Philadelphia2035 calls for controlling congestion by adding parking maximums into the zoning code and pricing on-street parking high enough so that 15 percent of spaces are always free. Here in New York, we still pretend that adding off-street parking reduces traffic congestion.
At the same time, Philadelphia is moving forward with a brand new zoning code. According to an article by PlanPhilly’s Nick Gilewitz, the new code will eliminate parking minimums downtown and in the city’s many rowhouse neighborhoods. While Gilewitz notes that parking minimums will still require significant amounts of new parking in some relatively dense neighborhoods, he concludes that the end to many parking minimums “is a huge step forward in recognizing that Philadelphia has incredible public transit resources that can, and perhaps should, shape development.”

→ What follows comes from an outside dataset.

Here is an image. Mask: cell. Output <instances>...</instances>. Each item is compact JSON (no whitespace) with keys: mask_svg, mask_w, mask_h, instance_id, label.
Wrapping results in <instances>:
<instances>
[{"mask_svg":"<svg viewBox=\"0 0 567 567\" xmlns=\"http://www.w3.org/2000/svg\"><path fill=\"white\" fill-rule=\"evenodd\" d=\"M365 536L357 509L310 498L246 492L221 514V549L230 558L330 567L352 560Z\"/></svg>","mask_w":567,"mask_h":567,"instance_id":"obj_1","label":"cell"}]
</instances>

New York’s other Northeastern competitors, too, are trying to halt the overproduction of off-street parking and the subsidization of on-street parking. Boston’s equivalent of PlaNYC, for example, calls for raising meter rates and eliminating most free on-street parking by putting a price on residential parking permits. It also calls for expanding the area where new off-street parking is banned and cracking down on exemptions to the ban where it’s already in place.
In practice, as the city rezones, Boston is switching parking minimums in many neighborhoods to parking maximums, according to the editor of CommonWealth Magazine [PDF]. When directly involved in the development of large projects, Boston is pushing developers to turn entire floors of parking into housing.
Washington, D.C., meanwhile, is working its way through a citywide rezoning. According to Greater Greater Washington, “parking minimums would disappear in most cases,” with only the least transit-served neighborhoods keeping them. The Office of Planning’s draft language [PDF] includes city-wide parking maximums to “prevent an over-supply of off-street parking that would contribute to traffic congestion and the inefficient use of land.”
D.C.’s draft language also allows the city to grant exemptions from any remaining parking requirements if it can be shown that parking demand will be below the minimum, if the developer creates a plan to reduce driving to work, or if a project is near transit.
While it follows that the city with the best transit system and lowest car-ownership rate in the country would lead on parking policy, New York is instead falling further behind.